BBS13 is an autosomal recessive ciliopathy with features of obesity, polydactyly, and retinitis pigmentosa (Leitch et al., 2008; Xing et al., 2014).

For a general phenotypic description and a discussion of genetic heterogeneity of Bardet-Biedl syndrome, see BBS1 (209900).

Clinical Features

Xing et al. (2014) reported a Chinese boy with BBS13. Although clinical details were not provided, the child was noted to have typical symptoms, such as retinitis pigmentosa, obesity, and polydactyly. Ophthalmologic examination showed bone-spicule hyperpigmentation and attenuated arteries.

Molecular Genetics

In a 2-year-old patient of Turkish descent with Bardet-Biedl syndrome, Leitch et al. (2008) identified compound heterozygosity for mutations in the MKS1 gene: a missense mutation (C492W; 609883.0006) and a 3-bp in-frame deletion resulting in deletion of phenylalanine (F371del; 609883.0007). Functional studies in zebrafish demonstrated that the missense mutation results in a hypomorphic allele and the deletion in a functionally null allele. The authors also detected heterozygous mutations in MKS1 in 5 families; 2 of these families also carried mutations in BBS10 (610148), 1 in heterozygosity and 1 in homozygosity, and a third family carried a homozygous mutation in BBS1 (209901). Leitch et al. (2008) concluded that their data extended the genetic stratification of ciliopathies and suggested that BBS and Meckel syndrome (see 609883), although distinct clinically, are allelic forms of the same molecular spectrum.

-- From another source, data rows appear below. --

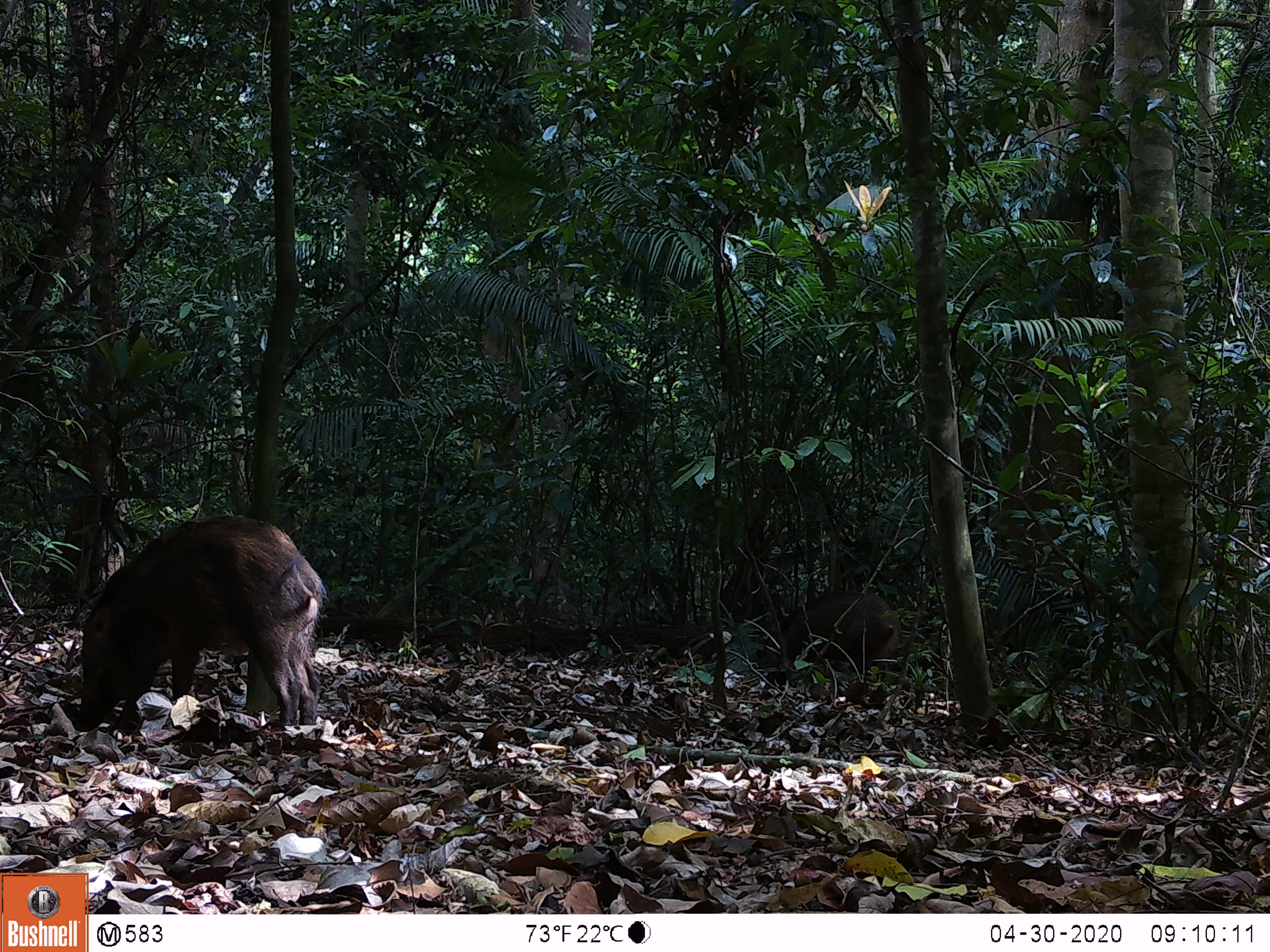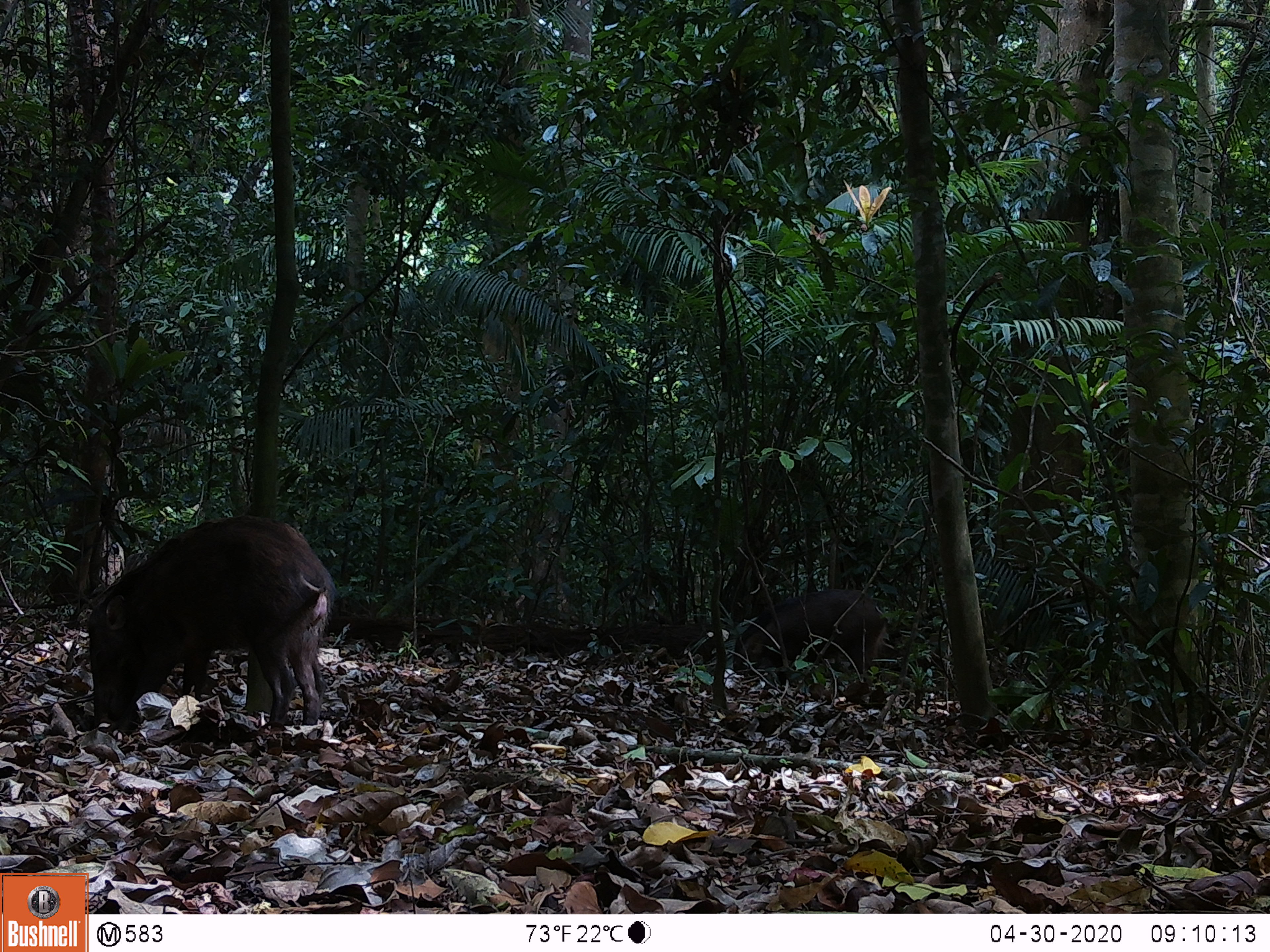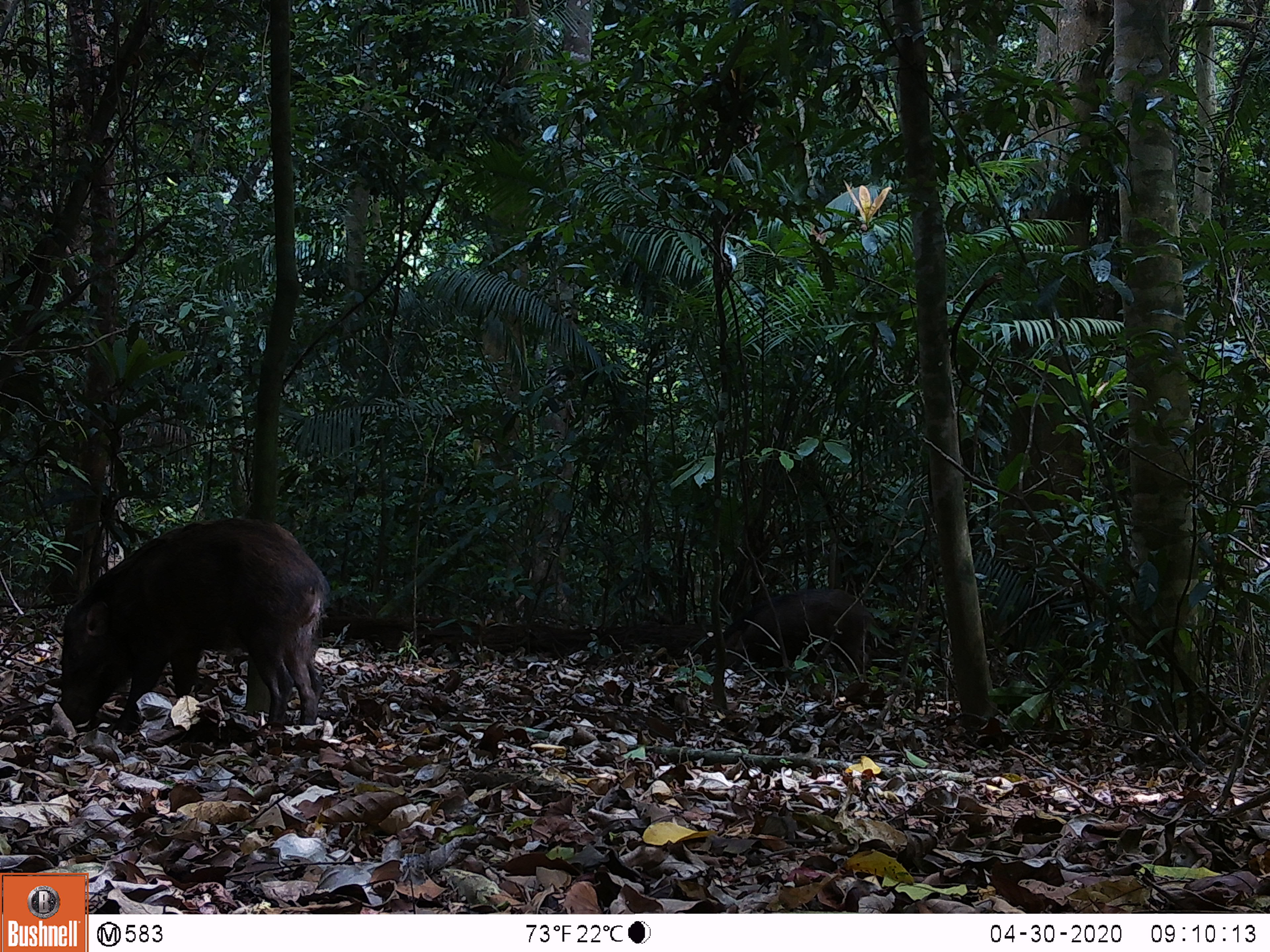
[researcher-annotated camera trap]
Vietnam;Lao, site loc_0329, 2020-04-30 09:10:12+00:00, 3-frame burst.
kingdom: Animalia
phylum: Chordata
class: Mammalia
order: Artiodactyla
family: Suidae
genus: Sus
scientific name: Sus scrofa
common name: eurasian wild pig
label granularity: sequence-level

In a Chinese boy with BBS13, Xing et al. (2014) identified compound heterozygous missense mutations in the MKS1 gene (Y461C, 609883.0008; and R534Q, 609883.0009). The mutations were identified by high-throughput targeted exome sequencing of 144 known genes responsible for inherited retinal diseases. Functional studies of the variants were not performed.